Именно Эйзенштейну принадлежит экранная версия штурма Зимнего дворца, события, вошедшего в официальную историю именно через посредство художественного образа, – любопытное смещение.

Ведь так и осталось неизвестным, штурмовали ли матросы чугунные узорные ворота перед дворцовыми подъездами, свидетельства сбивчивы и противоречивы. Но зато в школьных учебниках, в солидных исторических трудах фигурируют в качестве подлинных фотодокументов именно кадры из кинофильма Октябрь, где черные бушлаты эффектными гроздьями висят на затейливых орнаментах решеток и река восстания прорывается внутрь твердыни. Это канонизировано советской историографией как первоисточник, как документальный материал, это включается в виде подлинной съемки 1917 года (а не режиссерской реконструкции спустя десятилетие) в позднейшие художественные фильмы.





Октябрь, фильм Сергея Эйзенштейна


Фильм Октябрь явил собой как бы «чистовик» 1917 года, а постановщик оказался творцом мифа об Октябре как о великолепно подготовленном, высокоорганизованном и возглавленном большевистской партией всенародном восстании.

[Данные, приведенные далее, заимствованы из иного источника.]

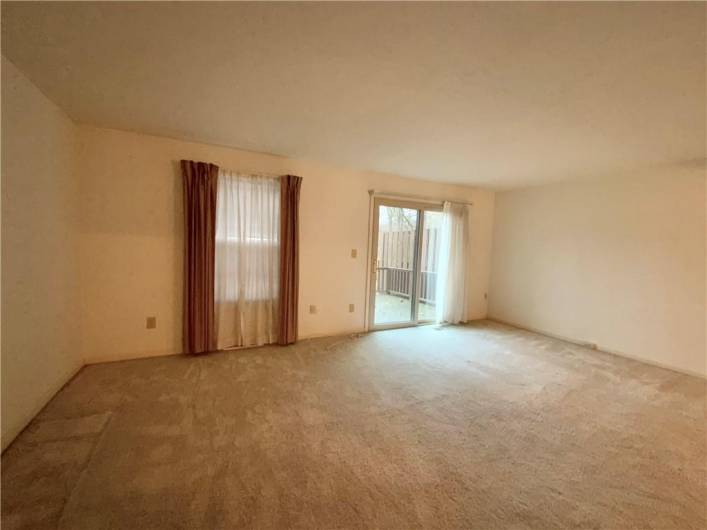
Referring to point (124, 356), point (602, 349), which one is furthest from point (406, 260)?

В XX веке границы между мифом и поэтическим вымыслом, между допуском и фальсификацией крайне зыбки. Немые фильмы Эйзенштейна, работа его постоянного оператора Эдуарда Тиссэ и сегодня покоряют пластическим совершенством. Но есть в них еще и нечто глубоко личное, нечто, страстью и темпераментом изнутри нарушающее классическую гармонию и выверенное мастерство. Это – тема страдания и гибели беззащитного.

 

Щемящую жалость к жертве и сопереживание вызывают образы, порожденные памятью и трагическим видением художника.

И мальчик, который пускает кораблик в луже крови (Стачка), и рядом на пороге мать в обмороке с просыпанной крупой. И там же другой мальчик под копытами казацких лошадей.

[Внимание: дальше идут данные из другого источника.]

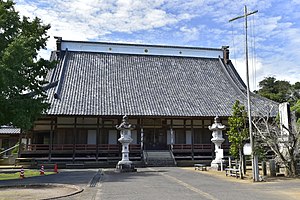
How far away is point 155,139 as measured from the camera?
89.7ft

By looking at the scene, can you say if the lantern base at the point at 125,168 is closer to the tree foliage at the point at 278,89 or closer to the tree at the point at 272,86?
the tree foliage at the point at 278,89

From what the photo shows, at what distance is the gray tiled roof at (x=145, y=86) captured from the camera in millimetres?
25078

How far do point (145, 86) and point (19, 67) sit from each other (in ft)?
45.8

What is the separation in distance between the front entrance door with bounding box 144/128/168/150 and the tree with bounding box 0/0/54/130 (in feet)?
35.7

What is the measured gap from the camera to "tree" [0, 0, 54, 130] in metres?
16.0

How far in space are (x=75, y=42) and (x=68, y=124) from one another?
458 inches

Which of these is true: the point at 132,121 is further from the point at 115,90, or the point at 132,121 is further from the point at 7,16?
the point at 7,16

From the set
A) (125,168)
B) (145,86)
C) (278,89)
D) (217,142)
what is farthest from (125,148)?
(278,89)

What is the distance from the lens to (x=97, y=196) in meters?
9.65

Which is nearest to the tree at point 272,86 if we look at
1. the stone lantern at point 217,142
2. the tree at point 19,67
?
the stone lantern at point 217,142

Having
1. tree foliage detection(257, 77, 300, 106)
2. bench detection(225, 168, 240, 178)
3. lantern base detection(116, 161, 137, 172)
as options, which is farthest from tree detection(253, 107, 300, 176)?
tree foliage detection(257, 77, 300, 106)

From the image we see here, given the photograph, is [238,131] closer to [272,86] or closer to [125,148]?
[125,148]

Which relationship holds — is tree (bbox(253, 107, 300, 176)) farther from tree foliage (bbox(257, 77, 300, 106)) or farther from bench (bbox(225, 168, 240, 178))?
tree foliage (bbox(257, 77, 300, 106))

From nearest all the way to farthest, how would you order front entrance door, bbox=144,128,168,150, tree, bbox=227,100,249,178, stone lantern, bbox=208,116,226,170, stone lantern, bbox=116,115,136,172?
1. tree, bbox=227,100,249,178
2. stone lantern, bbox=116,115,136,172
3. stone lantern, bbox=208,116,226,170
4. front entrance door, bbox=144,128,168,150
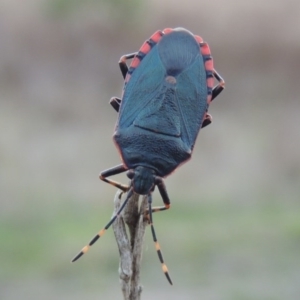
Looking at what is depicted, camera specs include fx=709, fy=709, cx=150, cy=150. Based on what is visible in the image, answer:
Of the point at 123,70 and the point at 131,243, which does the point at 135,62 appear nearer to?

И убитая белая лошадь-красавица, поднимающаяся к небу вместе с лопастью разведенного невского моста, и руном падающие вниз к воде белокурые волосы убитой девушки – душераздирающий прекрасный лирический образ в Октябре.


Знаменитый кадр из фильма Броненосец «Потемкин»

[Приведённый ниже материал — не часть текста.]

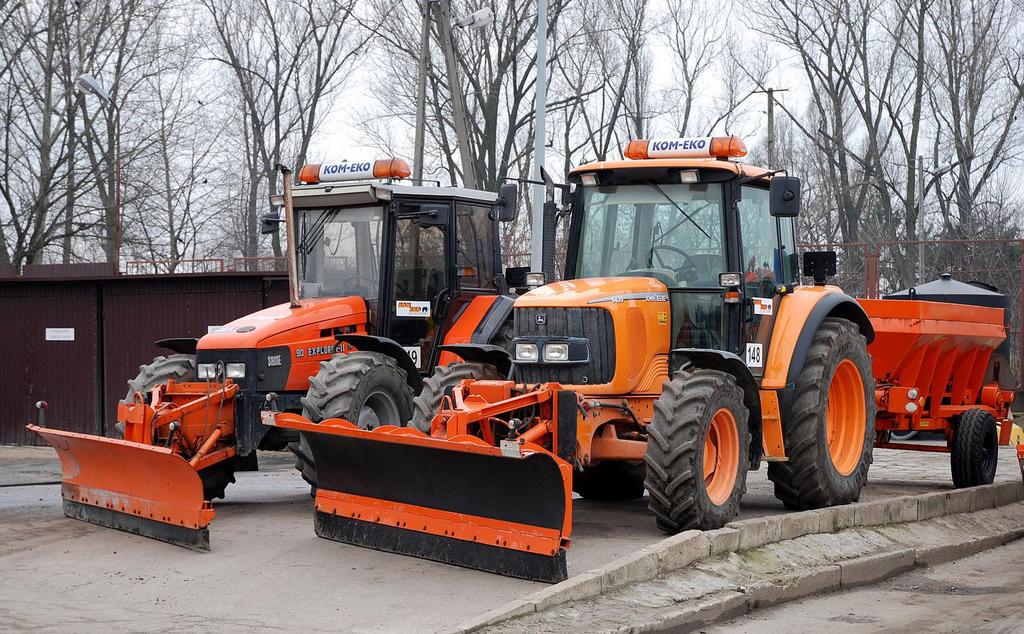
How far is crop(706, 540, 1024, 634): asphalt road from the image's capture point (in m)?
7.45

А смертельный хаос на ступенях Одесской лестницы! Залпы карателей, вытекающий глаз старой учительницы, обезумевшая мать с мертвым сыном на протянутых руках и другая, та самая мать, которая последним взмахом руки толкает коляску с плачущим младенцем вниз по лестнице, к обрыву в море, – вот они, самые знаменитые кадры мирового экрана… Долго, сжимая сердце зрителя, скачет вниз по лестнице коляска к гибели.

Кто мучители? Власти предержащие и их холуи, прогнившая царская Россия. Авторское же отождествление себя неизменно, едино – с жертвой ненавистного строя.

Как сказал об Эйзенштейне его младший товарищ Григорий Козинцев, «вероятно, самое великое было в нем бессознательное чувство гигантских подземных толчков жизни – движение огромных масс. Он создал в наш век – Трагедию».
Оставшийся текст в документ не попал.